Issue #140666 represents a regression in the database schema. We need to fix this pronto. Using the right keys in the database is one of the most important parts of database architecture. It affects performance and data integrity.

How to create the keys for a table:
1. Identify the candidate keys for a table. Usually, there's only one. If there's more than one, choose the one most likely to be used as a query criterion.
2. Identify fractional parts of the key that are likely query criteria. For example, if a table has the candidate key (nid, uid), and we're likely to query by uid, the uid portion is a useful fractional part of the candidate key. Order the primary key by placing the most useful subsets first. It makes the key many times more useful because a database can use key prefixes just as much as the whole key.
3. Set the primary key to be this candidate key in the most useful order.
4. Other candidate keys should have UNIQUE set on them. The ordering of the elements in these keys should be determined the same way as for the primary key.
5. Add other keys as standard INDEX keys so that they satisfy the WHERE criteria for queries as a prefix and have exactly the ORDER BY criteria left over.
6. Celebrate that your database is fast and prevents impossible data duplication.

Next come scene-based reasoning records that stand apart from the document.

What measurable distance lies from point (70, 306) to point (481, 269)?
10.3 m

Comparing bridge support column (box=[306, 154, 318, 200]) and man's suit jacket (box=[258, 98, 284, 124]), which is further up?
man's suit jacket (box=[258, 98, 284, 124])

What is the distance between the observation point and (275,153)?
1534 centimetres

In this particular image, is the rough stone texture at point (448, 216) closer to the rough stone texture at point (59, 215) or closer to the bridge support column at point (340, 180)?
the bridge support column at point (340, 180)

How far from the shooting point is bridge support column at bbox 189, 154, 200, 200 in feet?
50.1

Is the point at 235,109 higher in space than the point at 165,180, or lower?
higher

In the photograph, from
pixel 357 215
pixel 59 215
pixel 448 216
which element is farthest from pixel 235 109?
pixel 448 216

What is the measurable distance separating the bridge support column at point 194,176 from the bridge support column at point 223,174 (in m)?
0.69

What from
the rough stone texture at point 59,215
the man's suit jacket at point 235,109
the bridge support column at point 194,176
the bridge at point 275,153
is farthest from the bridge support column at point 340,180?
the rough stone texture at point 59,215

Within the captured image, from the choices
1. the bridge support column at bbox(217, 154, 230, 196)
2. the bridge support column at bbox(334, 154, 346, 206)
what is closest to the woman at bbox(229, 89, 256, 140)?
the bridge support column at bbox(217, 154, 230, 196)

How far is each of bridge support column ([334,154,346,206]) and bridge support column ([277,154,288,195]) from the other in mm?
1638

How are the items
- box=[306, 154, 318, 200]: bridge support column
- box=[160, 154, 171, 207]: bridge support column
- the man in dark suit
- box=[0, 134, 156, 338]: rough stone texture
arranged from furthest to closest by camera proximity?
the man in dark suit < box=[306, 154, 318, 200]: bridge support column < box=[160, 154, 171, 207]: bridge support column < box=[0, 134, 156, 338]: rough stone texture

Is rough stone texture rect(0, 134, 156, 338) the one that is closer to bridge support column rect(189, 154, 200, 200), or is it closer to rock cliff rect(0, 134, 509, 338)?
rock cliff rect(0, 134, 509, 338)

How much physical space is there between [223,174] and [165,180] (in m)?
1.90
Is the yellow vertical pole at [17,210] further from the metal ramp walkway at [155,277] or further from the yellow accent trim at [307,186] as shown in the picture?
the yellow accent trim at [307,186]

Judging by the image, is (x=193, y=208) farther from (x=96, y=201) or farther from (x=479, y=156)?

How not to create a primary key:
1. Add an autoincrement column.
2. Make it the primary key.

The "how not to create a primary key" can be used as a last resort if no candidate key exists already and individual rows must be referenced.

Patch to follow.

CommentFileSizeAuthor
#2 schemas.patch7.93 KBdavid strauss

Comments

david strauss’s picture

One more exception that justifies using the autoincrement hack: if you have lots of foreign keys pointing to the table and don't want to have a multipart foreign key.

david strauss’s picture

StatusFileSize
new7.93 KB

This is draft 1. There remains lots to be done, including updating the modules to use the keys properly.

david strauss’s picture

Assigned: Unassigned » david strauss
Status: Active » Needs work
bjaspan’s picture

David, my goal in http://drupal.org/node/140666 was to make the minimum possible change in order to give each table a primary key and to fix the fact that node's primary key should be nid, not nid,vid. So, for example, turning nid,vid from primary key into a unique key constituted a smaller change than removing it completely. Sure, it is sub-optimal because vid is already unique, but that situation already existed before my patch. Adding an auto-increment primary key to the tables that did not have one is not as good as adding the right key either, but at least it makes functionality that requires a primary key possible and does not require re-examining all code that touches that table (i.e. "including updating the modules to use the keys properly."). I did not want the new schema data structure to be unable to live up to its promise until D7 came around just because some tables did not have a primary key at all.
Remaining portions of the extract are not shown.